Precise insertion of aprN expression cassette. (A) The construction procedure for aprN integration strain. (B) Confirmation of aprN integration by PCR amplification using primers NK-Y-F/Y-R. Lane M, DL 5000 marker (5,000, 3,000, 2,000, 1,500, 1,000, 750, 500, 250, and 100 bp); lane 2, PCR product of DWc9n using primers NK-Y-F/Y-R (1,592 bp); lane 3, PCR product of aprN integration strain using primers NK-Y-F/Y-R (2,927 bp). The star represents the aprN integration strain. (C) Sequencing analysis of integrated site in DWc9n.

FIG 6

Confirmation of the extracellular protease gene-deficient strain by PCR amplification.

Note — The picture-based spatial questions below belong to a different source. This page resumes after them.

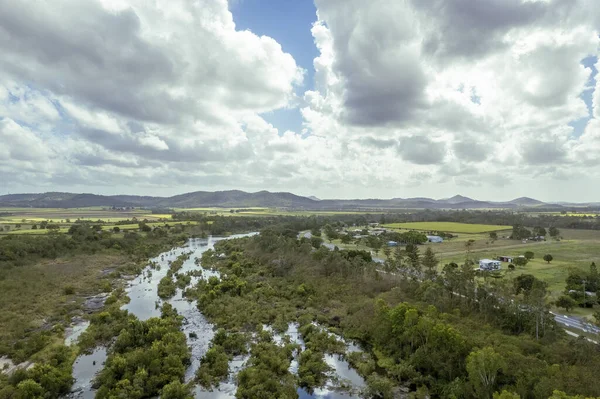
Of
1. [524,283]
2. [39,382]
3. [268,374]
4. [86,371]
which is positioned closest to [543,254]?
[524,283]

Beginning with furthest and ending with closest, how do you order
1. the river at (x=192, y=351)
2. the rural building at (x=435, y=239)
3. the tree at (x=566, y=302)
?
1. the rural building at (x=435, y=239)
2. the tree at (x=566, y=302)
3. the river at (x=192, y=351)

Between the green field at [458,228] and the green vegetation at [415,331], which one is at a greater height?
the green field at [458,228]

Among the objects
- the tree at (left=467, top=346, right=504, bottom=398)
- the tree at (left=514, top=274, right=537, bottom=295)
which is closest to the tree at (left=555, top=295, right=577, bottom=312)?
the tree at (left=514, top=274, right=537, bottom=295)

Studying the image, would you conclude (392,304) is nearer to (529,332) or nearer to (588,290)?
(529,332)

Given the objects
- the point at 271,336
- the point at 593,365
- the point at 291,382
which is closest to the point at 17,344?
the point at 271,336

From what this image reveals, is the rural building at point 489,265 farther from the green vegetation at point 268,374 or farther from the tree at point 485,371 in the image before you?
the green vegetation at point 268,374

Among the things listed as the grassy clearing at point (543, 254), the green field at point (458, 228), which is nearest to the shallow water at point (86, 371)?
the grassy clearing at point (543, 254)

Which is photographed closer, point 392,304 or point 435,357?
point 435,357

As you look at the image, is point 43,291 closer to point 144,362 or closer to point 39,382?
point 39,382

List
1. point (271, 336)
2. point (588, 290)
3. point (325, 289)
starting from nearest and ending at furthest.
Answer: point (271, 336)
point (588, 290)
point (325, 289)
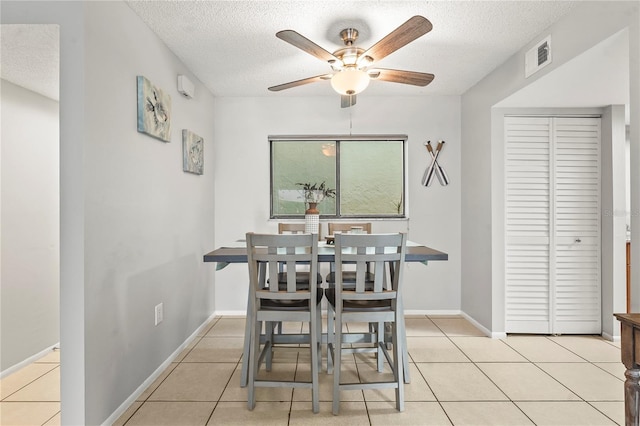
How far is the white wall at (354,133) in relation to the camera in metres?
4.11

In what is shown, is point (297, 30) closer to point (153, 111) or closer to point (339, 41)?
point (339, 41)

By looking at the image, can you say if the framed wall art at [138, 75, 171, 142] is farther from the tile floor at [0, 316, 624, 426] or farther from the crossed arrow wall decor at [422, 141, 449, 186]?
the crossed arrow wall decor at [422, 141, 449, 186]

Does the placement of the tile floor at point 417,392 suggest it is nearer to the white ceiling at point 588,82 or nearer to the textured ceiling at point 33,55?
the textured ceiling at point 33,55

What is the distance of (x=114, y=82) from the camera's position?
2068 millimetres

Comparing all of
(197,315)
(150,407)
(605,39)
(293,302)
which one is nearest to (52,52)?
(293,302)

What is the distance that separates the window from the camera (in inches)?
166

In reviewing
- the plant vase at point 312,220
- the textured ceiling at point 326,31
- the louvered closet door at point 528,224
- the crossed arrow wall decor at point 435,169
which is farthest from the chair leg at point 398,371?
the crossed arrow wall decor at point 435,169

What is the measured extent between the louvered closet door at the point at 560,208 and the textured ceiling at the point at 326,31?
82cm

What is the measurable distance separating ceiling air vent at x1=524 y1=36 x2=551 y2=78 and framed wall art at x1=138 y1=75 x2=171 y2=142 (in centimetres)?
269

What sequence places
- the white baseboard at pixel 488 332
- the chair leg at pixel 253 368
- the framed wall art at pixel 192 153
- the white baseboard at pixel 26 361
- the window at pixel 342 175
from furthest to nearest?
1. the window at pixel 342 175
2. the white baseboard at pixel 488 332
3. the framed wall art at pixel 192 153
4. the white baseboard at pixel 26 361
5. the chair leg at pixel 253 368

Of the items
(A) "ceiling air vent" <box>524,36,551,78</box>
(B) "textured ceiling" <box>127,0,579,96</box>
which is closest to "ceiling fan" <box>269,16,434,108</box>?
(B) "textured ceiling" <box>127,0,579,96</box>

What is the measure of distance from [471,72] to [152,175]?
9.38 feet

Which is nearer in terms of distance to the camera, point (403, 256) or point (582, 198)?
point (403, 256)

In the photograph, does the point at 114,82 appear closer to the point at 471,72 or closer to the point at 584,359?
the point at 471,72
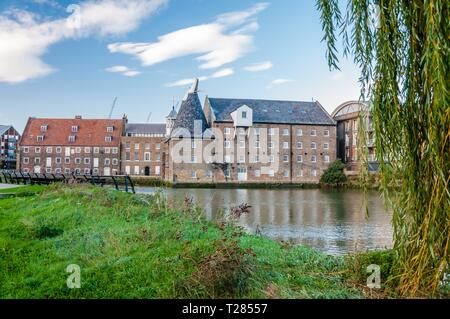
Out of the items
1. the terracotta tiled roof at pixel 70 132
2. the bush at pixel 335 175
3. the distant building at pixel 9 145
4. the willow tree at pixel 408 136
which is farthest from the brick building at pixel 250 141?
the willow tree at pixel 408 136

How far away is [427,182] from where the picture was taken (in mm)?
4707

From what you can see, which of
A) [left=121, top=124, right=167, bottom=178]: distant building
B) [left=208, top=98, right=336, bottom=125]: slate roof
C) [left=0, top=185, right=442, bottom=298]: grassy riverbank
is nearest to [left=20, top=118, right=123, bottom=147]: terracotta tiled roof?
[left=121, top=124, right=167, bottom=178]: distant building

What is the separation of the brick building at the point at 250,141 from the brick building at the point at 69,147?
47.2 feet

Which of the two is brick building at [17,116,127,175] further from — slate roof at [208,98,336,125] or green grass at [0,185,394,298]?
green grass at [0,185,394,298]

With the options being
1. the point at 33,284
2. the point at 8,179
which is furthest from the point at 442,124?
the point at 8,179

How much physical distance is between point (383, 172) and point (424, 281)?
51.1 inches

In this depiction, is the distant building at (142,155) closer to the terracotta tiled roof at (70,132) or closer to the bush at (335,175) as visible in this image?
the terracotta tiled roof at (70,132)

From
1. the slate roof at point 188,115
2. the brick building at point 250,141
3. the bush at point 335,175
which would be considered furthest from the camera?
the bush at point 335,175

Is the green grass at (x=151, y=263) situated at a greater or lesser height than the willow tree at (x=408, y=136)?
lesser

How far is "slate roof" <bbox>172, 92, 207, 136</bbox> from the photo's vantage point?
5097 cm

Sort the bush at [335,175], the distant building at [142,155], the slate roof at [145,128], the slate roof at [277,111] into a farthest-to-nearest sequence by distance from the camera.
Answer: the slate roof at [145,128] < the distant building at [142,155] < the slate roof at [277,111] < the bush at [335,175]

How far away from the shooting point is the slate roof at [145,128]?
230ft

Lane M, DL 5000 DNA marker (5,000, 3,000, 2,000, 1,500, 1,000, 750, 500, 250, and 100 bp); lane 2, PCR product of DWc9n using primers △epr-Y-F/Y-R (2,328 bp); lane 3, PCR product of DWc9n△7 using primers △epr-Y-F/Y-R (1,428 bp); lane 4, PCR product of DWc9n using primers △wprA-Y-F/Y-R (3,802 bp); lane 5, PCR product of DWc9n△7 using primers △wprA-Y-F/Y-R (2,805 bp); lane 6, PCR product of DWc9n using primers △mpr-Y-F/Y-R (2,054 bp); lane 7, PCR product of DWc9n△7 using primers △mpr-Y-F/Y-R (1,112 bp); lane 8, PCR product of DWc9n using primers △aprE-Y-F/Y-R (1,791 bp); lane 9, PCR product of DWc9n△7 using primers △aprE-Y-F/Y-R (945 bp); lane 10, PCR product of DWc9n using primers △vpr-Y-F/Y-R (1,882 bp); lane 11, PCR product of DWc9n△7 using primers △vpr-Y-F/Y-R (886 bp); lane 12, PCR product of DWc9n using primers △bprA-Y-F/Y-R (2,258 bp); lane 13, PCR product of DWc9n△7 using primers △bprA-Y-F/Y-R (742 bp); lane 14, PCR product of DWc9n using primers △bacABC-Y-F/Y-R (too large to amplify); lane 15, PCR product of DWc9n△7 using primers △bacABC-Y-F/Y-R (1,977 bp).

FIG 7

Time profiles of nattokinase production and cell growth in DWc9n/pP43SNT-SsacC and DWc9n△7/pP43SNT-SsacC strains.